Combien de fois Jésus n’a-t-il pas prononcé le mot abba en s’adressant à
son père Joseph ? C’est précisément ce mot abba de la langue araméenne,
langue maternelle et paternelle de Jésus, qui deviendra la prière
originale de Jésus à Gethsémani la veille de sa Passion. Abba sera aussi
la prière de l’Esprit Saint dans le cœur des chrétiens comme le décrit
l’apôtre saint Paul dans les épîtres aux Romains (8, 15-16) et aux
Galates (4, 6). Maître Eckhart, le grand mystique dominicain de l’École
rhénane du XIVe siècle, affirme que nous ne prions pas mais que « nous
sommes priés », car ce n’est pas nous qui prions mais l’Esprit qui
intercède pour nous dans des gémissements ineffables.
Si des
enfants tremblent au souvenir violent de leur père, le mot abba évoquait
pour Jésus la tendresse et l’amour fidèle de son père Joseph. C’est ce
mot qu’il choisit pour s’adresser à Dieu son Père au jour de l’angoisse à
l’approche du supplice de la croix : « Abba ! Père ! Éloigne de moi ce
calice mais que ce ne soit pas ma volonté mais la tienne qui se fasse »
(Marc 14, 36).
Bien que Nazareth ne soit pas citée dans la Bible,
sa synagogue possédait un rouleau important du prophète Isaïe comme le
rappelle saint Luc l’évangéliste. Au cours de sa vie publique, Jésus a
imité le geste de son père dans la même synagogue de Nazareth en lisant
en hébreu le passage du prophète Isaïe qu’il commente en araméen pour
proclamer son accomplissement : « L’Esprit du Seigneur repose sur moi.

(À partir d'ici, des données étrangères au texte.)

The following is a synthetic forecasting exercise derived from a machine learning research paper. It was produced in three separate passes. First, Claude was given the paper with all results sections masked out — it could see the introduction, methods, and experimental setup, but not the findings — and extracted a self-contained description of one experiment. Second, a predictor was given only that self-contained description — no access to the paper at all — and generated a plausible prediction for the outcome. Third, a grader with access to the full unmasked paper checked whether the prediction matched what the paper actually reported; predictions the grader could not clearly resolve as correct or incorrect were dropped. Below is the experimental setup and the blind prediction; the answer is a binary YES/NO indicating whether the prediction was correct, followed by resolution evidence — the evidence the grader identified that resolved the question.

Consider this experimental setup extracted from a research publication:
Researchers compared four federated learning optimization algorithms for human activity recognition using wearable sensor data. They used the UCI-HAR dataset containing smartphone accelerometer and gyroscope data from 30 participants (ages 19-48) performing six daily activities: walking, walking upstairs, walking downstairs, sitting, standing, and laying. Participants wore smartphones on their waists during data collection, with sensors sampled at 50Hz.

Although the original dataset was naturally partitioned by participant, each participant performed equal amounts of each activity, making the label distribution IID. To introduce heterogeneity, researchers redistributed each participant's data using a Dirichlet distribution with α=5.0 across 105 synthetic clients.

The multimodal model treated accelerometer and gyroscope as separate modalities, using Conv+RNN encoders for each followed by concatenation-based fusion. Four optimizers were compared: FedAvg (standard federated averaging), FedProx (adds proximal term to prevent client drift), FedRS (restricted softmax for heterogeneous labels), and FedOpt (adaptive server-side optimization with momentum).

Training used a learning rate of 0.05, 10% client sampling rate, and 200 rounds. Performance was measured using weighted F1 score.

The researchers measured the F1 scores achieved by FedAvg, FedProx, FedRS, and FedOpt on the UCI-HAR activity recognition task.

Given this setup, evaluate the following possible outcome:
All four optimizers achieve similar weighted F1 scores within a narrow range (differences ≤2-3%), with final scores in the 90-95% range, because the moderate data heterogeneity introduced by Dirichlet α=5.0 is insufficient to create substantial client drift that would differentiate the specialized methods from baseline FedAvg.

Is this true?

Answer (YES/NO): NO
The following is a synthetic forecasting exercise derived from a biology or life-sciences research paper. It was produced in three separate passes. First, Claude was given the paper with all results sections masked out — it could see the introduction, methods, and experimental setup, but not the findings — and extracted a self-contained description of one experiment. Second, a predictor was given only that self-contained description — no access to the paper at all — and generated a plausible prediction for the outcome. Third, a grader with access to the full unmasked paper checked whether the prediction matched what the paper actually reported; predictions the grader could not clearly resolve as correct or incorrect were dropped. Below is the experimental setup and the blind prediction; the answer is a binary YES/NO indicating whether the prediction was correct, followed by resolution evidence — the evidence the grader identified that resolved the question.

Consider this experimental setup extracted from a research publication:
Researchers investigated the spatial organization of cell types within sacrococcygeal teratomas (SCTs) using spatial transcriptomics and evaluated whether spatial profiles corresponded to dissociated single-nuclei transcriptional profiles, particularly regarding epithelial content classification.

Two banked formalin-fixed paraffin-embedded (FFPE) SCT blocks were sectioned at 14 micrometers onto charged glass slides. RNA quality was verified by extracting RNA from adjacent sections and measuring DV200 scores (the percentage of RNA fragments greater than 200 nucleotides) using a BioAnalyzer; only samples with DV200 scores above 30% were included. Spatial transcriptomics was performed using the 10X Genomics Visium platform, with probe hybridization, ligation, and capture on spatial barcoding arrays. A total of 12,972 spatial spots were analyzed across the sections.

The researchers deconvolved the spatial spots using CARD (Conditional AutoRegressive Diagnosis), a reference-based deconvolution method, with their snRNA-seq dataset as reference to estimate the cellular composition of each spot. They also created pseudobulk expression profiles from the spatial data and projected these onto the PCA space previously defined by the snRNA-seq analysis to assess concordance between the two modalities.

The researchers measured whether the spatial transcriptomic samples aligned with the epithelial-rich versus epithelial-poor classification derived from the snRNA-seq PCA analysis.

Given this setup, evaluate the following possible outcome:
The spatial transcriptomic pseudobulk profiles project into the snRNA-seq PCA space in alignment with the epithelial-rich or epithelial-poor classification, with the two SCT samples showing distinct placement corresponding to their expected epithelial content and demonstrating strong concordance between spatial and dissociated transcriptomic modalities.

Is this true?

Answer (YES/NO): NO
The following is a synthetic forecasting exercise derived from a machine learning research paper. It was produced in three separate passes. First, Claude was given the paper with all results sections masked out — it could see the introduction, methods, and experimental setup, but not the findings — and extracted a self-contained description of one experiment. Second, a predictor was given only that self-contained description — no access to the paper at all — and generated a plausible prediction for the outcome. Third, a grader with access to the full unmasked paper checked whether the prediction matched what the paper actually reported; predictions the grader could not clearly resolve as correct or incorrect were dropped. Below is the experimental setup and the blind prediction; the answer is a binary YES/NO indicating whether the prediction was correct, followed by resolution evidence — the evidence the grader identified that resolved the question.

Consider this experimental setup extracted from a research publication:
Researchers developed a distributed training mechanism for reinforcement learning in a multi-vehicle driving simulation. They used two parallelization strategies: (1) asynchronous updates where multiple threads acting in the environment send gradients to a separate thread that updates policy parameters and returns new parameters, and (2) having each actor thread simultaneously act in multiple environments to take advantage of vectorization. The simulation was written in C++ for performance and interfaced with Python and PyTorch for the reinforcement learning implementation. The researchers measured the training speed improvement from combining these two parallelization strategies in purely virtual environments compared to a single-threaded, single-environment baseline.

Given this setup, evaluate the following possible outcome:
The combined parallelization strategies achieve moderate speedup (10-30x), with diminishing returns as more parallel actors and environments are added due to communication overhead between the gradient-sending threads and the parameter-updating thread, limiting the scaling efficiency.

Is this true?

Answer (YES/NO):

Il m’a envoyé porter la bonne nouvelle aux pauvres » (cf. Luc 4, 16-21).
Il
fallait que Jésus naisse de la tribu de David car il était le Messie
annoncé par les prophètes (cf. Matthieu 1, 16). Jésus sera acclamé comme
« fils de David » parce que fils de Joseph.
La prière eucharistique numéro un cite saint Joseph. Sa participation au mystère du Salut est fondamentale.
Les
artistes chrétiens se sont plus à représenter la mort de saint Joseph
honoré par son épouse et par son fils Jésus. Joseph a aimé Jésus. Jésus a
aimé son père. Puissions-nous l’aimer comme Jésus l’a aimé !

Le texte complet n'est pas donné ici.